* _What you should do_: Reproduce each of the following records verbatim, preserving every line without alteration.
◇ ◇ ◇ ◇ ◇ ◇ ◇
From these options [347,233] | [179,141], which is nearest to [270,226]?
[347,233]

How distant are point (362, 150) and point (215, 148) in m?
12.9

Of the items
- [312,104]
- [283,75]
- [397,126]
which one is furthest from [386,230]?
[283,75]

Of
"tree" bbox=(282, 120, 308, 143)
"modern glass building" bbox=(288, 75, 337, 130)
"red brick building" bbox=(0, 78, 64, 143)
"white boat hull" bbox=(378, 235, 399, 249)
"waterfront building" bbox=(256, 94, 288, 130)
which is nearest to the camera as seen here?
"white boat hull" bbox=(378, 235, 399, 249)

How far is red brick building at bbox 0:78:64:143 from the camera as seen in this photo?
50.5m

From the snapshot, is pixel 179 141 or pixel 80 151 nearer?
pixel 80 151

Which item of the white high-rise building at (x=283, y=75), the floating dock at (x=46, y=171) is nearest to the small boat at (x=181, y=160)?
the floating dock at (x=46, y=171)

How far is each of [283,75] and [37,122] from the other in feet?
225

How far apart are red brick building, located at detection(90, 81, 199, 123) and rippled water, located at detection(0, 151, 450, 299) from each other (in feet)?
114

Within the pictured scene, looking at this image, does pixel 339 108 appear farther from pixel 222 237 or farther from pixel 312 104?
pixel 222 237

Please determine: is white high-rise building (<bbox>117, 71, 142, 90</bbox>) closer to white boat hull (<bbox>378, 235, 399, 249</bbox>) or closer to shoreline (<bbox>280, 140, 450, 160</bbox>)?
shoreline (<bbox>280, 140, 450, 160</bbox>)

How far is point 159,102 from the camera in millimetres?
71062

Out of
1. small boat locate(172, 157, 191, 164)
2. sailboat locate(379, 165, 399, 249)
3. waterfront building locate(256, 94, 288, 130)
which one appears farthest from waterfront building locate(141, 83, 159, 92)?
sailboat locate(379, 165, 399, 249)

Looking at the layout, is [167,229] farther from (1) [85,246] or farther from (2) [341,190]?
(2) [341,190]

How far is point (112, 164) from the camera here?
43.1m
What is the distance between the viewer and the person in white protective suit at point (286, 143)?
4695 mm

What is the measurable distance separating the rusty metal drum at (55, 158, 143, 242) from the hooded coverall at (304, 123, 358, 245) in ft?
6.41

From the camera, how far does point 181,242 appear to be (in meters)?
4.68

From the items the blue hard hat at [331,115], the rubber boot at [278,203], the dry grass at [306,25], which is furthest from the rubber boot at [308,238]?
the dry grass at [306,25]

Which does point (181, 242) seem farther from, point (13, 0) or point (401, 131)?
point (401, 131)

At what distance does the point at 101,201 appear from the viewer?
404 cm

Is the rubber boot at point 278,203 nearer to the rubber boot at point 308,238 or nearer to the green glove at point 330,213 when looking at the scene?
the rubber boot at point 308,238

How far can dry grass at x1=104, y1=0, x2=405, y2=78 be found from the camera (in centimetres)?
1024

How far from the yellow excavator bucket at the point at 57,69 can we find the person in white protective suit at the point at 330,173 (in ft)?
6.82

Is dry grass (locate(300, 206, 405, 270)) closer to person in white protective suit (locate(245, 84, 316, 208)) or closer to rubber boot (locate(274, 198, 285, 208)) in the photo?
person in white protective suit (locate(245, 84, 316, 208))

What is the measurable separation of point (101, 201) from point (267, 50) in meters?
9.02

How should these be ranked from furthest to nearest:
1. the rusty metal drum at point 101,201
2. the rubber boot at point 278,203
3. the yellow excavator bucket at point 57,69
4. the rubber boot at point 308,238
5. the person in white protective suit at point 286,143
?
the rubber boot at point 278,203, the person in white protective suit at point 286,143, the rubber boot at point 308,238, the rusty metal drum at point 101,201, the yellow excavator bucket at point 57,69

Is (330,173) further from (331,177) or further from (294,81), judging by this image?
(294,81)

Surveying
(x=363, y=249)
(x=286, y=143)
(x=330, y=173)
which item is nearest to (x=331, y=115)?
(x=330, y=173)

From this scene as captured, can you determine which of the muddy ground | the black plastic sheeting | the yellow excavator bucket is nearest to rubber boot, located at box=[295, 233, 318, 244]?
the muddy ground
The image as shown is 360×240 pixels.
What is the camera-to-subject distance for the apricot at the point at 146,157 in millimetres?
◇ ◇ ◇ ◇ ◇ ◇ ◇
* _Completed exercise_:
From these options [347,233] | [179,141], which is nearest to [270,226]?
[347,233]

How distant are point (362, 150) and point (215, 148) in m?
12.9

Of the items
- [312,104]
- [283,75]
- [397,126]
which one is furthest from [386,230]?
[283,75]

Of
"tree" bbox=(282, 120, 308, 143)
"modern glass building" bbox=(288, 75, 337, 130)
"red brick building" bbox=(0, 78, 64, 143)
"white boat hull" bbox=(378, 235, 399, 249)
"waterfront building" bbox=(256, 94, 288, 130)
which is nearest to the camera as seen here?
"white boat hull" bbox=(378, 235, 399, 249)

How far is red brick building at bbox 0:78:64:143 from the camera as seen in this photo?
50.5m

From the snapshot, is pixel 179 141 or pixel 80 151 nearer?
pixel 80 151

Which item of the white high-rise building at (x=283, y=75), the floating dock at (x=46, y=171) is nearest to the small boat at (x=181, y=160)?
the floating dock at (x=46, y=171)

How far is each of [283,75] and [37,122] from the other in feet?
225

How far apart are red brick building, located at detection(90, 81, 199, 123) and rippled water, located at detection(0, 151, 450, 299) from each other (in feet)?
114

Within the pictured scene, looking at this image, does pixel 339 108 appear farther from pixel 222 237 or farther from pixel 312 104?
pixel 222 237

Please determine: is white high-rise building (<bbox>117, 71, 142, 90</bbox>) closer to white boat hull (<bbox>378, 235, 399, 249</bbox>) or closer to shoreline (<bbox>280, 140, 450, 160</bbox>)?
shoreline (<bbox>280, 140, 450, 160</bbox>)

How far is point 159,102 from the camera in millimetres?
71062

Out of
1. small boat locate(172, 157, 191, 164)
2. sailboat locate(379, 165, 399, 249)
3. waterfront building locate(256, 94, 288, 130)
which one appears farthest from waterfront building locate(141, 83, 159, 92)?
sailboat locate(379, 165, 399, 249)

Looking at the layout, is [167,229] farther from (1) [85,246] or farther from (2) [341,190]?
(2) [341,190]

How far is point (112, 164) from the camera here?
43.1m
What is the distance between the viewer and the person in white protective suit at point (286, 143)?
4695 mm

What is the measurable distance separating the rusty metal drum at (55, 158, 143, 242) from the hooded coverall at (304, 123, 358, 245) in ft?
6.41

From the camera, how far does point 181,242 appear to be (in meters)?
4.68

From the items the blue hard hat at [331,115], the rubber boot at [278,203], the dry grass at [306,25], which is furthest from the rubber boot at [308,238]?
the dry grass at [306,25]

Which does point (181, 242) seem farther from, point (13, 0) or point (401, 131)?
point (401, 131)

At what distance does the point at 101,201 appear from the viewer?
404 cm

Is the rubber boot at point 278,203 nearer to the rubber boot at point 308,238 or nearer to the green glove at point 330,213 when looking at the scene?
the rubber boot at point 308,238

How far can dry grass at x1=104, y1=0, x2=405, y2=78 be found from the camera (in centimetres)?
1024

How far from the yellow excavator bucket at the point at 57,69 can we find the person in white protective suit at the point at 330,173 (in ft)?
6.82

Is dry grass (locate(300, 206, 405, 270)) closer to person in white protective suit (locate(245, 84, 316, 208)) or closer to rubber boot (locate(274, 198, 285, 208)) in the photo?
person in white protective suit (locate(245, 84, 316, 208))

What is the measurable separation of point (101, 201) from point (267, 50) in meters?
9.02

How should these be ranked from furthest to nearest:
1. the rusty metal drum at point 101,201
2. the rubber boot at point 278,203
3. the yellow excavator bucket at point 57,69
4. the rubber boot at point 308,238
5. the person in white protective suit at point 286,143
?
the rubber boot at point 278,203, the person in white protective suit at point 286,143, the rubber boot at point 308,238, the rusty metal drum at point 101,201, the yellow excavator bucket at point 57,69

Is (330,173) further from (331,177) or further from (294,81), judging by this image?
(294,81)

Surveying
(x=363, y=249)
(x=286, y=143)
(x=330, y=173)
which item is nearest to (x=331, y=115)?
(x=330, y=173)

From this scene as captured, can you determine which of the muddy ground | the black plastic sheeting | the yellow excavator bucket is nearest to rubber boot, located at box=[295, 233, 318, 244]?
the muddy ground
The image as shown is 360×240 pixels.
What is the camera-to-subject distance for the apricot at the point at 146,157 in millimetres?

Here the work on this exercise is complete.